Of course, Hillary isn’t present in the Bath House.
The Bath House was a strictly female
establishment, and Hillary wasn’t strictly a female.
But she is present later, helping Marion through the night.
One or two readers thought there was a lesbian element to Lily and Hillary
keeping her company, to say nothing of the Bath House scene. Honestly,
people, there was nothing of the sort. Don’t get over-excited. All
this story really conveys is the whole nervous the night before the wedding
motif. That’s all.

Alliance of Unity II - Pazzione Gallifreya is the third
wedding ceremony story I have written with the same title. The first was
a Theta Sigma story in which Chrístõ devises a short form
of the Alliance and marries his four friends, Cassie and Terry, Bo and
Sammie, in the cloister room of his TARDIS. The second was Rose and the
Ninth Doctor’s wedding, which was the first to include a detailed
account of the running order of the ceremony. I also did Jackie Tyler
marrying Christopher, the Ninth Doctor’s son, which went over some
of the same territory, and in the far future there will have to be a major
event when Chrístõ marries Julia in the Panoticon. That
will be a real big story, but quite how I make it different from this
one, I am not quite sure, yet. I still have a year or two to think about
it.
But
Marion’s Alliance had to be pure romance, pure beauty and perfection
from start to finish. There was no doubt about it. I think I might have
stated it before, but for me the most fabulous looking wedding is the
one in The Sound of Music when Maria finally gets her Captain. The wedding
dress worn by Julie Andrews in that scene is absolutely divine and Captain
Von Trapp in his dress uniform and his medals is the perfect groom. And
of course, he has an archbishop to conduct the wedding. What could be
more perfect? Only a dress laden with diamonds and a groom dressed in
the full regalia of a Time Lord, a Panopticon covered in silver rose petals
and the Lord High President himself to conduct the ceremony!
Lily as Marion’s ‘mother’ pledging her
loyalty to Kristoph’s House was a late touch, but I think it perfectly
fitted. Lily has been a mother figure to Marion, despite one being Kristoph’s
sweetheart herself. It felt right.
Oriana being prevented from making a fuss in the ceremony
by Thedera and Aineytta is a small moment of humour and a variation on
that ‘stopping the ceremony’ moment that has never really
been done as well as it was done in Jane Eyre. Every time it has been
done since in fiction it has been just a pastiche of that scene.
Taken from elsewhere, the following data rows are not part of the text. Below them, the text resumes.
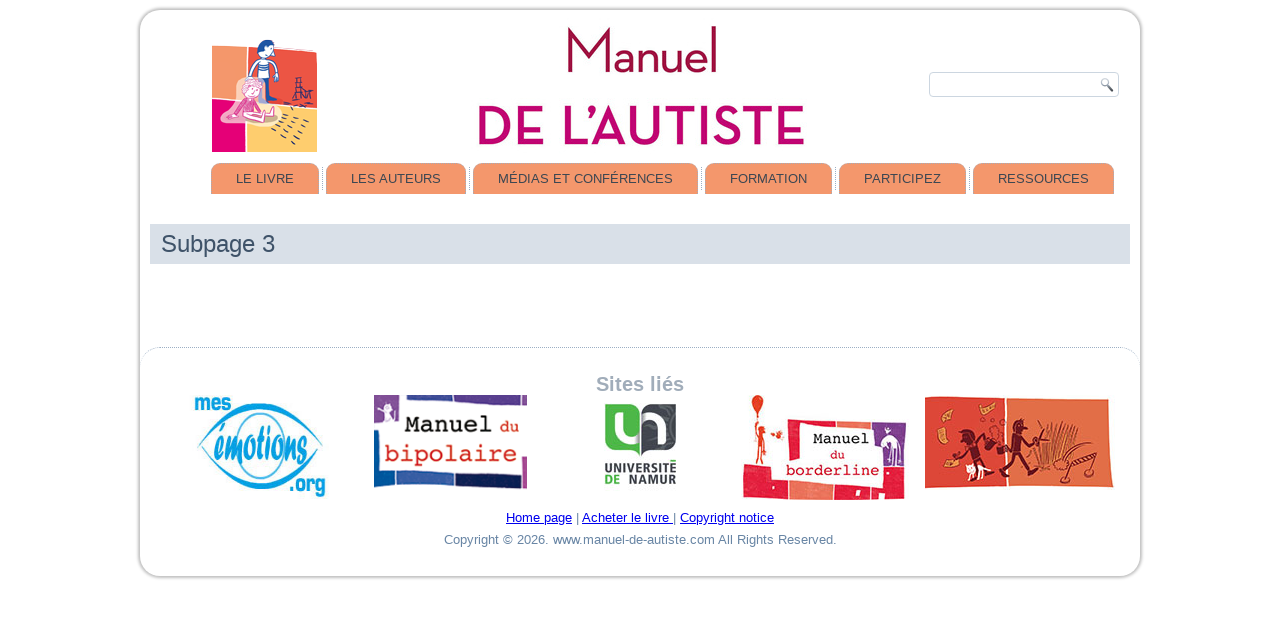

--- FILE ---
content_type: text/css
request_url: http://www.manuel-autisme.com/wp-content/themes/Mautiste-enfant/style.css
body_size: 353
content:
/*
Theme Name: Mautiste-enfant
Description: Mautiste-enfant de Ghb
Author: Ghb - Mautiste
Author URI: localhost
Template: Mautiste
Version: 0.1.0
*/
.wpcf7-form { 
	background:#eb936f; 
	padding:20px; 
	//border:2px solid #3f5369; 
	margin-bottom:30px; 
	//border-radius:7px; 
}
 
.wpcf7-form input { 
	background:#fff; 
	padding:5px 7px; 
	//border:3px solid #fff; 
	margin-bottom:8px; 
	//border-radius:7px;
}
 
.wpcf7-form textarea { 
	background:#fff; 
	padding:5px 0px 5px 7px; 
	//border:3px solid #3f5369; 
	//border-radius:7px;
}
 
.wpcf7-form p { 
	color:#fff; 
	margin-top:10px; 
}
 
.wpcf7-form .wpcf7-submit { 
	background:#e16086; 
	cursor:pointer; 
	padding-left:15px; 
	padding-right:15px; 
	color:#fff; 
	border-radius:7px;
}

.wpcf7-list-item { display: block; } 
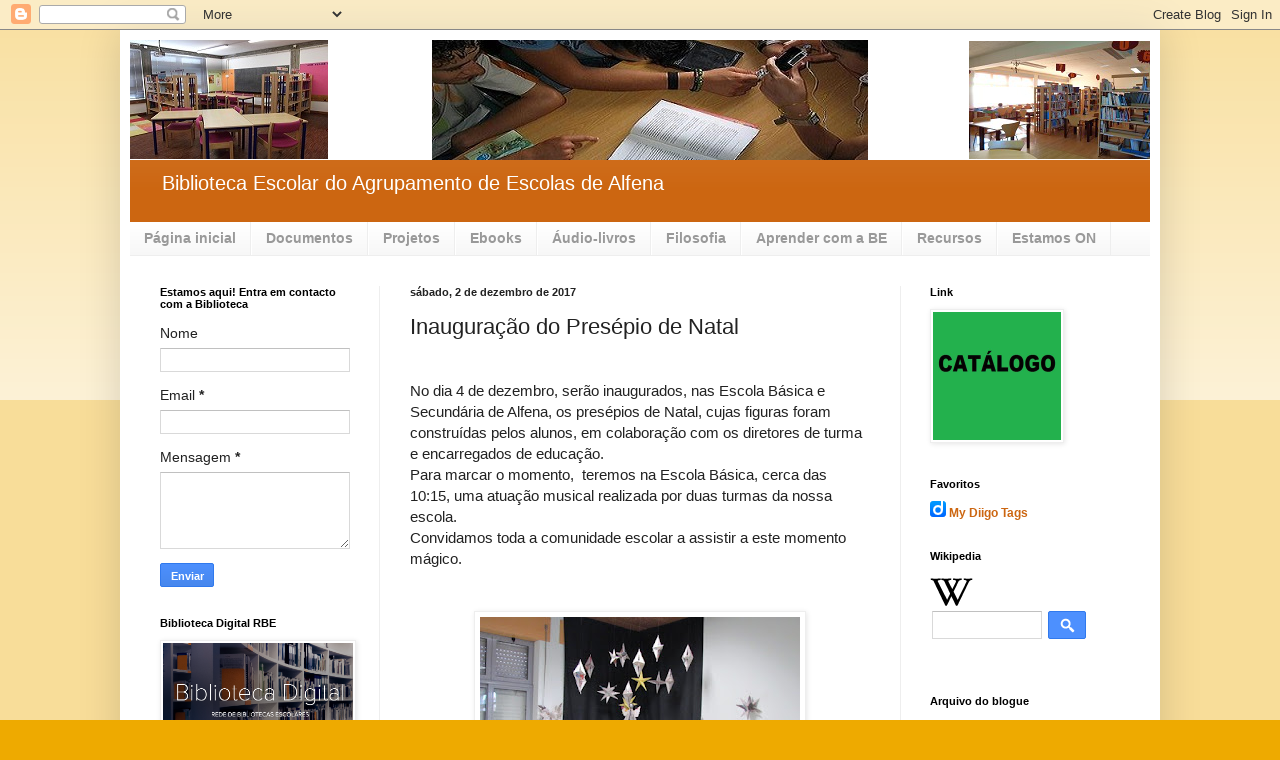

--- FILE ---
content_type: text/html; charset=UTF-8
request_url: https://bibalfena.blogspot.com/b/stats?style=BLACK_TRANSPARENT&timeRange=ALL_TIME&token=APq4FmCMvUY318-80ZjTJB2VVg5E1iRLj3onuW0RMHDfDuA96RDt4LCgM5YqIgYMYacXENbNWUTVj6_FReNy1W8cCfZUzV1Z5Q
body_size: -31
content:
{"total":51083,"sparklineOptions":{"backgroundColor":{"fillOpacity":0.1,"fill":"#000000"},"series":[{"areaOpacity":0.3,"color":"#202020"}]},"sparklineData":[[0,1],[1,96],[2,5],[3,0],[4,3],[5,4],[6,1],[7,2],[8,0],[9,0],[10,3],[11,3],[12,3],[13,3],[14,2],[15,8],[16,7],[17,7],[18,12],[19,14],[20,4],[21,5],[22,8],[23,3],[24,2],[25,4],[26,0],[27,0],[28,7],[29,3]],"nextTickMs":1800000}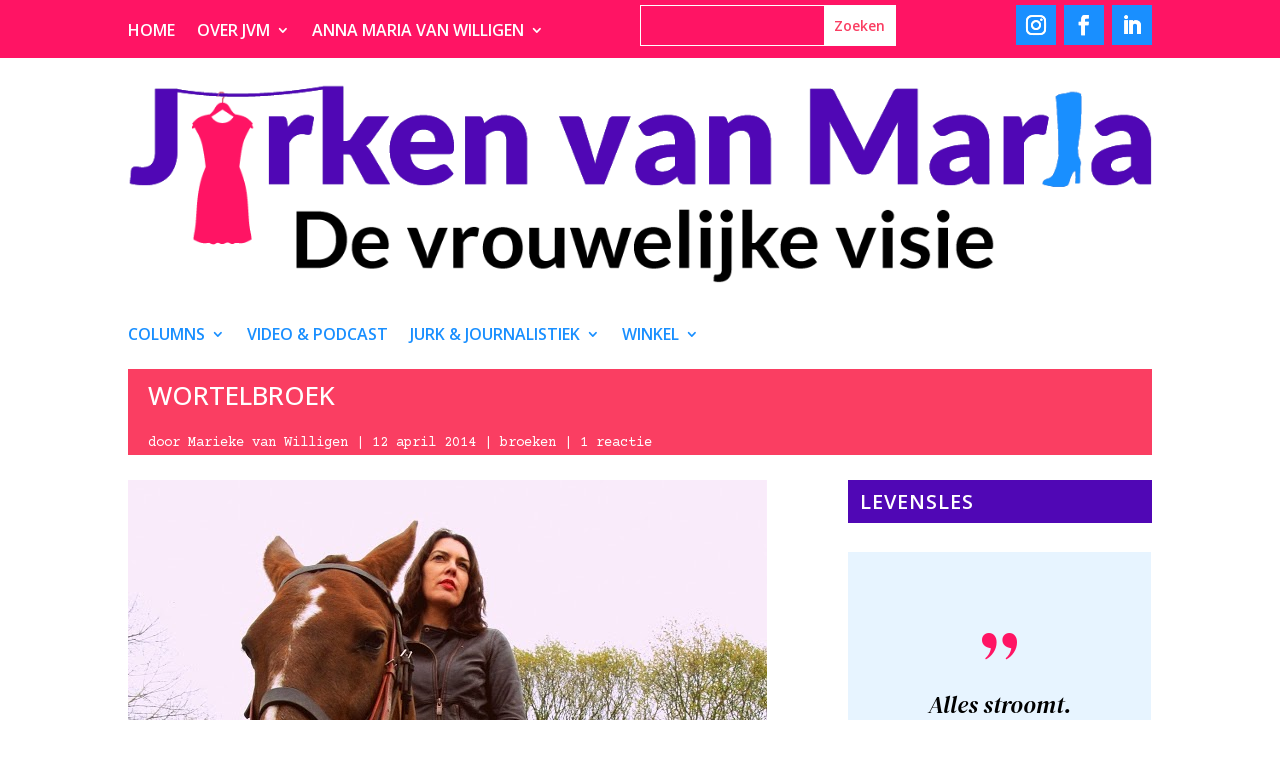

--- FILE ---
content_type: text/html; charset=UTF-8
request_url: https://www.jurkenvanmaria.nl/wp-admin/admin-ajax.php
body_size: 76
content:
429618.385a7d0d209172cb6675f690d413db18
Calliope catching the bouquet, of course, is a presage
of a future romance! Watch out for that.
And so to the honeymoon, which I wanted to make as romantic
and as sensual as possible without being prurient. And I hit on the perfect
analogy with which to cover the moment of the consummation of the Alliance
of Marion and Kristoph.
“Look at the sky. In a
few minutes the moon, Pazithi Gallifreya will be eclipsed by the shadow
of the planet. It happens once every ten years. All over this hemisphere
of Gallifrey amateur and professional astronomers are waiting in anticipation
of a very beautiful and natural event. And you and I are going to
experience something beautiful and natural, too. Just look at the
moon, Marion, my love, bathe in her light as she, too, prepares for
her wedding night.”

Can anyone else think of a better way to describe a man making love to
his wife for the first time without actually describing sex? If so, I’ll
keep it for when Chrístõ and Julia have their wedding night.